Hello everyone

I am extremely new to CUDA, and I am not the greatest programmer to say the least, but I am hoping someone out there can help me out for improving memory access. I am guessing this has already been discussed somewhere, but I am such a low-level programmer that I wouldn’t know what to call this problem to start searching:

Suppose I have an array of length N (we will call it “arr”), where N can be quite large. The values in this array can take on integers from 0,…p,…,P, where P is quite small (<10). Say I have some 2D array called “value” which is size N in length and P in width (2D is easiest for description, but this can be easily transformed into a 1D array of length N*P).

What I would normally do for unoptimized (and 2D array for simplification) is:

Sum of i from 1 to N ( value[ i ][ arr[ i ] ] )

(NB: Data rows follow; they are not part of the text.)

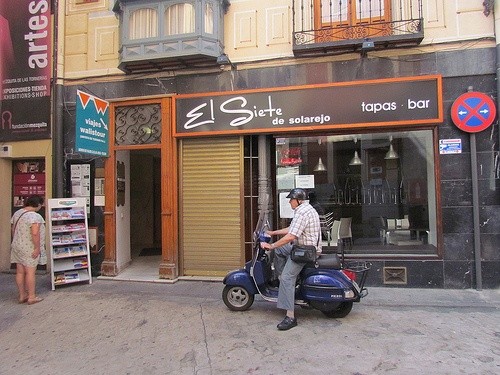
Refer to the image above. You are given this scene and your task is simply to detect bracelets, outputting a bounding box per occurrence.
[271,243,276,250]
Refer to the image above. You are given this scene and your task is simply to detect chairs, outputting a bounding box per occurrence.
[322,218,353,249]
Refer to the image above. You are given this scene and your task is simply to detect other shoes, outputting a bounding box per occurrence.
[28,297,43,304]
[268,277,280,287]
[18,297,28,303]
[277,315,298,331]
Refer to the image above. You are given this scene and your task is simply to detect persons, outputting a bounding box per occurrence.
[16,196,23,205]
[8,195,48,306]
[261,188,323,329]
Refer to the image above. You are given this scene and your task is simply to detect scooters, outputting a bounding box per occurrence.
[222,209,371,318]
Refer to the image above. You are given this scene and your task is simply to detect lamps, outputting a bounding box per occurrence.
[384,136,400,159]
[348,138,364,165]
[313,139,327,171]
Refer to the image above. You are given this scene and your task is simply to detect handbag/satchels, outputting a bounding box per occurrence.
[291,243,316,263]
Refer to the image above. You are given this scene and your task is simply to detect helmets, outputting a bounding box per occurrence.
[286,188,310,200]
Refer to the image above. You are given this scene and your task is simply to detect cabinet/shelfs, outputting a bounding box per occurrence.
[47,198,92,290]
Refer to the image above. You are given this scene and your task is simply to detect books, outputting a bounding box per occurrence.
[73,257,88,268]
[51,209,85,218]
[52,223,86,230]
[52,231,87,243]
[55,270,80,285]
[53,245,87,256]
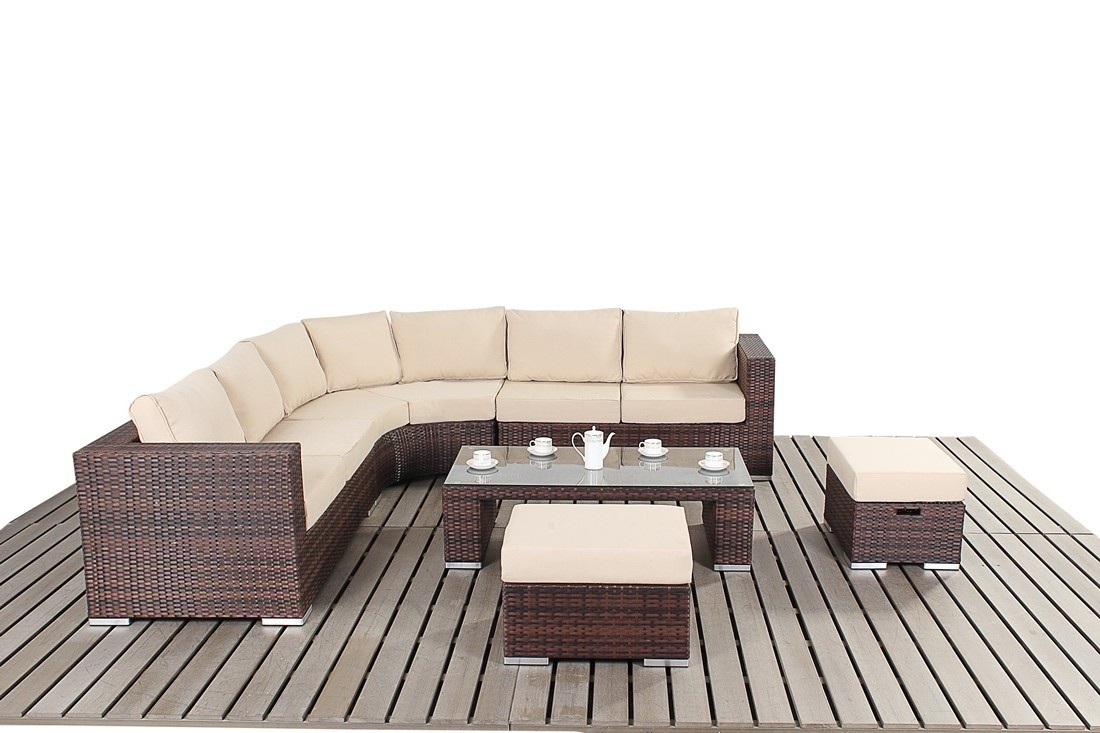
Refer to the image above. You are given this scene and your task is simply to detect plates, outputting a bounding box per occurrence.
[698,468,730,476]
[638,447,669,457]
[698,459,730,470]
[464,459,498,469]
[527,454,557,460]
[638,455,668,462]
[526,446,557,456]
[466,467,499,474]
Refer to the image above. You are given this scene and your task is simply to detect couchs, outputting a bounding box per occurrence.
[69,297,776,625]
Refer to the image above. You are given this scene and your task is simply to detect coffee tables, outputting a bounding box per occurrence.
[443,445,755,570]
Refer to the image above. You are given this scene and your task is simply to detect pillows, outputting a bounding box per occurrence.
[209,340,285,444]
[302,311,402,392]
[502,308,623,382]
[623,310,738,383]
[389,306,510,381]
[248,320,327,412]
[131,367,246,443]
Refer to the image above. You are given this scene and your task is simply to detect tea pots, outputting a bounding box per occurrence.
[572,425,616,470]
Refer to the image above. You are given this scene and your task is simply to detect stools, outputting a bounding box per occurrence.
[500,502,694,667]
[825,434,967,568]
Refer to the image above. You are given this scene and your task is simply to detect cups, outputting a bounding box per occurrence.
[529,437,553,453]
[529,459,553,471]
[639,438,663,455]
[473,474,491,483]
[705,476,723,486]
[473,449,491,467]
[638,460,662,471]
[705,451,723,468]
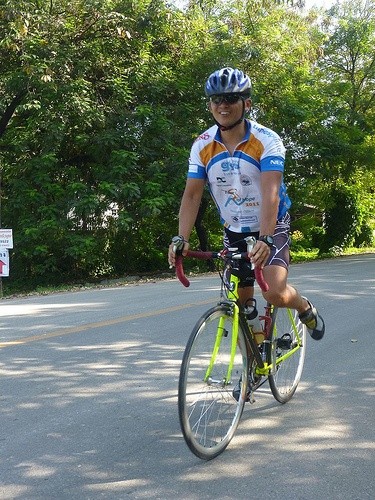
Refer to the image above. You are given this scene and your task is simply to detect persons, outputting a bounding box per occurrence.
[168,67,325,402]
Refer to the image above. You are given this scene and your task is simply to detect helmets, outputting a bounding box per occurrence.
[204,67,252,98]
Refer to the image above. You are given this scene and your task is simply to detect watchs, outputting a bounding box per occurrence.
[259,234,274,248]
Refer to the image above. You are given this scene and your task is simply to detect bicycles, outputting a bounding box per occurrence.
[169,236,307,460]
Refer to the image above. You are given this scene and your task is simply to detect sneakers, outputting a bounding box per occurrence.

I know that this sum can be done via reduction, but is there some sort of structure that I can use differently that would improve memory access? When this 2D array “value” is transformed into 1D, it is going to take on length N*P, and there are 2 different ways to set up this array. The first way is to break it down is to have P groups of length N, and the other is to have N groups of length P (I hope this makes sense). Is there a structure that is better to access memory-wise?

For example, for each “i” in that sum, I have to perform 2 calls to memory, 1 for p=arr[i] and another for value[i][p]. Right now, both of these are in global memory, and I am interested if anyone has a better/faster way of solving this.

I greatly (GREATLY) appreciate any insight you can offer!!!